The Susan Alcorn Tribute at Big Ears. Photo: J Hubbard

Susan Alcorn Tribute – Sadly, two of the artists scheduled to appear at Big Ears passed away before the festival took place. Tabla legend Zakir Hussain’s colleagues Charles Lloyd and Eric Harland were joined by several guests, including guitarist Bill Frisell and Harvard graduate ganavya. They didn’t try to replace Hussain with another tabla player; neither was there a pedal steel on stage during a performance of an ensemble that the late Susan Alcorn had convened to play her music. Drummer Ryan Sawyer explained that this meant the group had to essentially write Alcorn’s parts out of her own music when they rearranged her compositions. The set proved that, besides being one of the most original voices on the pedal steel, Alcorn was also a magnificent composer. I’m not sure I’ve ever heard guitarist and Big Ears regular Mary Halvorson play so emotionally.

Magic Tuber String Band – Because it is a festival that takes place in Appalachia, Big Ears inevitably features artists who experiment with folk and bluegrass sounds, as well as the Celtic styles that helped to give birth to American string band music. Along with Lankum, the Celtic world was well represented by the extraordinary Scottish smallpipes musician Brìghde Chaimbeul. She was joined by frequent Big Ears presence Shahzad Ismaily, whose keyboard parts added even more drone to the proceedings. Both Celtic and Appalachian sounds were turned upside down by the Magic Tuber String Band. As the trio switched between fiddles, banjo, guitar, and bass you could hear traces of everything from minimalism to Hindustani slide guitar in the virtuosic and hypnotic but never showy sound.

Explosions in the Sky winding up Big Ears. Photo: Eli Johnson

Explosions in the Sky – After four days of highly cerebral music it was time for a cathartic finale. That role was perfectly filled by the long-running Texas indie rock instrumental band Explosions in the Sky. Almost completely obscured by red light and stage fog, they offered endless dynamics before supplying a climactic finish.

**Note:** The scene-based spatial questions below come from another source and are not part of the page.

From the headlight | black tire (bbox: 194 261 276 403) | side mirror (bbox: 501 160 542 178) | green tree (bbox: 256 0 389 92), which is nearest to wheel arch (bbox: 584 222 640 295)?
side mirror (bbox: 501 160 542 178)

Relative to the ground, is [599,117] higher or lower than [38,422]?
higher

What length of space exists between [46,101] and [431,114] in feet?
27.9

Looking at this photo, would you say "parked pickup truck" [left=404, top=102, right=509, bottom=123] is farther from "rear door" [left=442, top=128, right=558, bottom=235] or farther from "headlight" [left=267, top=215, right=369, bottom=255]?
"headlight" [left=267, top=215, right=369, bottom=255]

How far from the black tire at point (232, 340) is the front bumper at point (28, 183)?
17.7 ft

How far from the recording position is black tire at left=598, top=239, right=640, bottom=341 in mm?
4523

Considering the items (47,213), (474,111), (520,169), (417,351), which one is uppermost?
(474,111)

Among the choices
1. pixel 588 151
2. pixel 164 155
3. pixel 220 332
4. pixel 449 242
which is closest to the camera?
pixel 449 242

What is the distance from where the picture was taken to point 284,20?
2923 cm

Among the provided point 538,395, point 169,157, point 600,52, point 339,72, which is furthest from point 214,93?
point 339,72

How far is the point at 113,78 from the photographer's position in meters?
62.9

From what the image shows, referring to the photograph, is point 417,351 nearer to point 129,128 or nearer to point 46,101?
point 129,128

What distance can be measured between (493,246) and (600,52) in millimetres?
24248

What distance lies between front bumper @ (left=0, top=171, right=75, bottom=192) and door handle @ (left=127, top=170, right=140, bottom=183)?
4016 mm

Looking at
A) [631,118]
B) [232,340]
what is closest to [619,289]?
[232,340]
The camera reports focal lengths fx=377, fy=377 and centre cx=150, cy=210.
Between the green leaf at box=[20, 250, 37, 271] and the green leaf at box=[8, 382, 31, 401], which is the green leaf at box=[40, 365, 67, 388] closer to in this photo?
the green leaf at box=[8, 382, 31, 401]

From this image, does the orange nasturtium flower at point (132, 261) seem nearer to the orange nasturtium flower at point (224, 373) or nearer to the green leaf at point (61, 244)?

Given there was much on offer, not everything was for everyone. The ecstatic audiences that wanted to see the British “out” jazz quartet Ahmed greatly exceeded the venue’s capacity both times. I was glad to be given the opportunity to see the veteran pianist Pat Thomas and his quartet, Joel Grip (bass), Antonin Gerbal (drums), and Seymour Wright (saxophone), but their sound struck me as being more energetic than original. But my disappointment didn’t last long. As soon as they were finished, there were four more places that I wanted to be at once.


Noah Schaffer is a Boston-based journalist and the co-author of gospel singer Spencer Taylor Jr.’s autobiography A General Becomes a Legend. He also is a correspondent for the Boston Globe, and spent two decades as a reporter and editor at Massachusetts Lawyers Weekly and Worcester Magazine. He has produced a trio of documentaries for public radio’s Afropop Worldwide, and was the researcher and liner notes writer for Take Us Home – Boston Roots Reggae from 1979 to 1988. He is a two-time Boston Music Award nominee in the music journalism category. In 2022 he co-produced and wrote the liner notes for The Skippy White Story: Boston Soul 1961-1967, which was named one of the top boxed sets of the year by The New York Times.